Gaillard EA., McNamara PS., Murray CS., Pavord ID., Shields MD.
Childhood wheezing is common particularly in children under the age of 6 years and in this age group is generally referred to as preschool wheezing. Particular diagnostic and treatment uncertainties exist in these young children due to the difficulty in obtaining objective evidence of reversible airways narrowing and inflammation. A diagnosis of asthma depends on the presence of relevant clinical signs and symptoms and the demonstration of reversible airways narrowing on lung function testing, which is difficult to perform in young children. Few treatments are available and inhaled corticosteroids are the recommended preventer treatment in most international asthma guidelines. There is, however, considerable controversy about its effectiveness in children with preschool wheeze and a corticosteroid responder phenotype has not been established. These diagnostic and treatment uncertainties in conjunction with the knowledge of corticosteroid side effects, in particular the reduction of growth velocity, have resulted in a variable approach to inhaled corticosteroid prescribing by medical practitioners and a reluctance in carers to regularly administer the treatment. Identifying children who are likely responders to corticosteroid therapy would be a major benefit in the management of this condition. Eosinophils have emerged as a promising biomarker of corticosteroid responsive airways disease, and evaluation of this biomarker in sputum has successfully been employed to direct management in adults with asthma.
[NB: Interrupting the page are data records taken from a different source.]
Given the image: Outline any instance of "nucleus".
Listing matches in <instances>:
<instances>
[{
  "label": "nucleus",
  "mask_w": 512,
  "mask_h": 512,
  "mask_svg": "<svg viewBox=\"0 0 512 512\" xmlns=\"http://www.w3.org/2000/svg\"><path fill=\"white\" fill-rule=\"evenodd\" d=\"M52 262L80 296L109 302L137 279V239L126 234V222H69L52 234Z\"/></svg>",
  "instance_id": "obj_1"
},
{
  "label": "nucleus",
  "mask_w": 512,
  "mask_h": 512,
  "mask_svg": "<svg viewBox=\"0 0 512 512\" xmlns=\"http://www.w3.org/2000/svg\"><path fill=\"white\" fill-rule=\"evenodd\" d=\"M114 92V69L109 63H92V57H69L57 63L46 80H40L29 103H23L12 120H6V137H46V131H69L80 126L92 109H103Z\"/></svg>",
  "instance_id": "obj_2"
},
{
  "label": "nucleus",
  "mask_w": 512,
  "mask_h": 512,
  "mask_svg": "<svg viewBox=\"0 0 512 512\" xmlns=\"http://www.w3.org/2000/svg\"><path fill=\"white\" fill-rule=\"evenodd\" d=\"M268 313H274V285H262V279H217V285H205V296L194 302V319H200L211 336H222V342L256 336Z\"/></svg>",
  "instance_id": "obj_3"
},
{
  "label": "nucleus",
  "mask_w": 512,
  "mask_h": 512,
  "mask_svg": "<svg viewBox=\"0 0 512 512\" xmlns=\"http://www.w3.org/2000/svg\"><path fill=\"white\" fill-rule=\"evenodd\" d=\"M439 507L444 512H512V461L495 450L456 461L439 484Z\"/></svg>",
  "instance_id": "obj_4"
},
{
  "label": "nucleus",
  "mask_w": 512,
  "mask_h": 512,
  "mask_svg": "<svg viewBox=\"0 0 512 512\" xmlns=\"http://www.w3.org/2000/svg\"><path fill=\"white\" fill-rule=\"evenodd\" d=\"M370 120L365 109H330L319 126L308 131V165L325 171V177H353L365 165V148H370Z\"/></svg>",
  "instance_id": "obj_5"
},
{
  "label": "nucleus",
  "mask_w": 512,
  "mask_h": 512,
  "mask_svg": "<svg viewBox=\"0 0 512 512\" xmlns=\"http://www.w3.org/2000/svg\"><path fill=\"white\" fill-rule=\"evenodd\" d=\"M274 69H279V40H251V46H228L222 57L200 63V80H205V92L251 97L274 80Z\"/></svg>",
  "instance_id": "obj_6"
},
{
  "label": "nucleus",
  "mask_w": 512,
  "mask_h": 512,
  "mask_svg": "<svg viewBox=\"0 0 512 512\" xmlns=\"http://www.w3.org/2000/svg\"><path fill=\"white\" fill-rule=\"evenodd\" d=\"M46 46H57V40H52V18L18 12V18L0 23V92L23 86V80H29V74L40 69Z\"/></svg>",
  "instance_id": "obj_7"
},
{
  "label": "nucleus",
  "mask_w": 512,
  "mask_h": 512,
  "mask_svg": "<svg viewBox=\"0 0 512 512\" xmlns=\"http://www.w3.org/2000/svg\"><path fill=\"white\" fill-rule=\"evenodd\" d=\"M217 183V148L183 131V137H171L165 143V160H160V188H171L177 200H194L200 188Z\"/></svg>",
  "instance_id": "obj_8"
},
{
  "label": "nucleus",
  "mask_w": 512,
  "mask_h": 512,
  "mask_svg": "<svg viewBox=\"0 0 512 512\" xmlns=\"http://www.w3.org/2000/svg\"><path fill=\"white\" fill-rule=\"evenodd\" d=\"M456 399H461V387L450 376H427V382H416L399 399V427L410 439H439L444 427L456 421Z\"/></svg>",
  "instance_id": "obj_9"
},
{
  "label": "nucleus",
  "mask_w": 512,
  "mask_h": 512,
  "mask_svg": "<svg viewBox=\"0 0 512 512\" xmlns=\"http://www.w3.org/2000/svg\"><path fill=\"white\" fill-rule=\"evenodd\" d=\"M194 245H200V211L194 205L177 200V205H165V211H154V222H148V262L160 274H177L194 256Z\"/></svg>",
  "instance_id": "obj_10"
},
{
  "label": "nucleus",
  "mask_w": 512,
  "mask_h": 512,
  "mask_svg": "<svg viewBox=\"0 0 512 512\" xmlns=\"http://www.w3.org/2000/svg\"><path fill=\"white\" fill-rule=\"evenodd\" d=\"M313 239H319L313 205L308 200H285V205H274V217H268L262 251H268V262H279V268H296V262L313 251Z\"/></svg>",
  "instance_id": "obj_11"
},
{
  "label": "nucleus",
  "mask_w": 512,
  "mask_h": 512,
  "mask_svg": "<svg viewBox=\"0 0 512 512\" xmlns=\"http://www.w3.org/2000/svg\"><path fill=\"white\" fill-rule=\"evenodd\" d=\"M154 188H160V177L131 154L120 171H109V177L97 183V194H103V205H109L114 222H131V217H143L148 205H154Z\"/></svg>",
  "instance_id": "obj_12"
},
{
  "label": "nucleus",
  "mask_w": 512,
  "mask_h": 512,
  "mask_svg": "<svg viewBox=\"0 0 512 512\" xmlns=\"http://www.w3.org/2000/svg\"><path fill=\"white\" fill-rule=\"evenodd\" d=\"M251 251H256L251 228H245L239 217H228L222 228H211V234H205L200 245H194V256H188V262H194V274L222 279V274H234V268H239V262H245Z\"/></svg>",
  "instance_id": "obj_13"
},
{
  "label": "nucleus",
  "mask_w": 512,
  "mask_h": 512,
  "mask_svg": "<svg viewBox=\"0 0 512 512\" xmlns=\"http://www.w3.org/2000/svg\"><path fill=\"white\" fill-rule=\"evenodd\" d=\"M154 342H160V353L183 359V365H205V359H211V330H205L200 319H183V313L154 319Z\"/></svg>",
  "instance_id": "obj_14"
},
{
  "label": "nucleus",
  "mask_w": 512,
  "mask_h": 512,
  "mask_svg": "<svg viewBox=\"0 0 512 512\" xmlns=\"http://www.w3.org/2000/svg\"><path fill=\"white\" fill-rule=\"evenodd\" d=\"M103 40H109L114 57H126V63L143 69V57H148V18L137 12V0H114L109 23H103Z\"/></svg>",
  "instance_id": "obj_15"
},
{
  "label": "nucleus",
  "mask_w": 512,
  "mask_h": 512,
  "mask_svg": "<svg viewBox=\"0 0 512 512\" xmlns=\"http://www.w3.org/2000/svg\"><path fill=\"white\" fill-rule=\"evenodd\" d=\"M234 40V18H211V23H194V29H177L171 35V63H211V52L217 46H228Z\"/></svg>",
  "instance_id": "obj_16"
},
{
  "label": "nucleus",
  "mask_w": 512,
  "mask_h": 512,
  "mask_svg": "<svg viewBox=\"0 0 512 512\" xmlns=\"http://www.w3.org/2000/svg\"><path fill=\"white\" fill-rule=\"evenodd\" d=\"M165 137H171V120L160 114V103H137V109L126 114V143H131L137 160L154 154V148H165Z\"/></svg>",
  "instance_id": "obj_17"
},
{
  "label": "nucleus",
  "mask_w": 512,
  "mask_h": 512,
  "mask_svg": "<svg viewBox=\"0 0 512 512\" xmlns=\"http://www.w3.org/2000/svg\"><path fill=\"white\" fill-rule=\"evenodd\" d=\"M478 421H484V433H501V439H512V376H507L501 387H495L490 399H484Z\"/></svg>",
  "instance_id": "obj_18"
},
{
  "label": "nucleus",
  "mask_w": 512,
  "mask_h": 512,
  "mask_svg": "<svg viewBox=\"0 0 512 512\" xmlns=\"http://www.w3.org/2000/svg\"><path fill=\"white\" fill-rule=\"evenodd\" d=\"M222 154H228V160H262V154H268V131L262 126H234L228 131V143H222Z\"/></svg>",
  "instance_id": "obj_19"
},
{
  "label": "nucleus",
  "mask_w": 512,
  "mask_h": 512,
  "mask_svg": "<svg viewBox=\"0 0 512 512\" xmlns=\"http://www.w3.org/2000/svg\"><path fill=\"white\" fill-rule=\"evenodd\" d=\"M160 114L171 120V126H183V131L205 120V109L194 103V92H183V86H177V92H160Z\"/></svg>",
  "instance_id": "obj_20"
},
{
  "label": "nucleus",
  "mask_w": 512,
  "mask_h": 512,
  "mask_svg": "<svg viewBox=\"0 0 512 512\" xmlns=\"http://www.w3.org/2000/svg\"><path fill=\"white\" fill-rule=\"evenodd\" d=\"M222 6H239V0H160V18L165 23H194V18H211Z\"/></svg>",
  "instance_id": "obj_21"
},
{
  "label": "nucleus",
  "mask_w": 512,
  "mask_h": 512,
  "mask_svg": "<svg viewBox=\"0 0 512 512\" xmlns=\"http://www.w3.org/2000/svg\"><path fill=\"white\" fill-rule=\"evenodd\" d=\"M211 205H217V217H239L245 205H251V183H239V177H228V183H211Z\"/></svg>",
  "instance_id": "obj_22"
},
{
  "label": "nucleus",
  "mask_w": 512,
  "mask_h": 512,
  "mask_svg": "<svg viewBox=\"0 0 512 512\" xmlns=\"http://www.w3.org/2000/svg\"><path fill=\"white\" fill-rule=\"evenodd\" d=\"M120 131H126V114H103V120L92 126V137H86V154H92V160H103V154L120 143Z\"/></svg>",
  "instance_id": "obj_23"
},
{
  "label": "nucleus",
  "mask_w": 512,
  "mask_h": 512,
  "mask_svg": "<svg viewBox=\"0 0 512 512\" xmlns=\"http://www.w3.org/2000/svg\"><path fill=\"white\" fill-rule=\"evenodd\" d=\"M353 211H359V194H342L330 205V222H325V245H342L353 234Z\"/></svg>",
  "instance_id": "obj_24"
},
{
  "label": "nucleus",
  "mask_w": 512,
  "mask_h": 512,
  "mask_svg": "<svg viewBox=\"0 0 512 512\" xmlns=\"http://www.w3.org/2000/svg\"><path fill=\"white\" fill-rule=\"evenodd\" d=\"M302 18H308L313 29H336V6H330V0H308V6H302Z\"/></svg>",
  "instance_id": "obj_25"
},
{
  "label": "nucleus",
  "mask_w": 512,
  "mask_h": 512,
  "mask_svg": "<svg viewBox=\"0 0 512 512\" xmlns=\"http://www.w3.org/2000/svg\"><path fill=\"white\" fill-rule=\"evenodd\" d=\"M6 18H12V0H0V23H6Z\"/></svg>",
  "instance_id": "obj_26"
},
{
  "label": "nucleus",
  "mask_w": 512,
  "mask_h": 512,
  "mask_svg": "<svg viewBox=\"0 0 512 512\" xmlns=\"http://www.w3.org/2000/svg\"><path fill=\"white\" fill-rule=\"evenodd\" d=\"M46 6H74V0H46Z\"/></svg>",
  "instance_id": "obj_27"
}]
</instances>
Obtaining sputum from young children is time consuming and difficult, and it is hard to justify more invasive procedures such as a bronchoscopy in young children routinely. Recently, in children, interest has shifted to assessing the value of less invasive biomarkers of likely corticosteroid response and the biomarker 'blood eosinophils' has emerged as an attractive candidate. The aim of this review was to summarize the evidence for blood eosinophils as a predictive biomarker for corticosteroid responsive disease with a particular focus on the difficult area of preschool wheeze.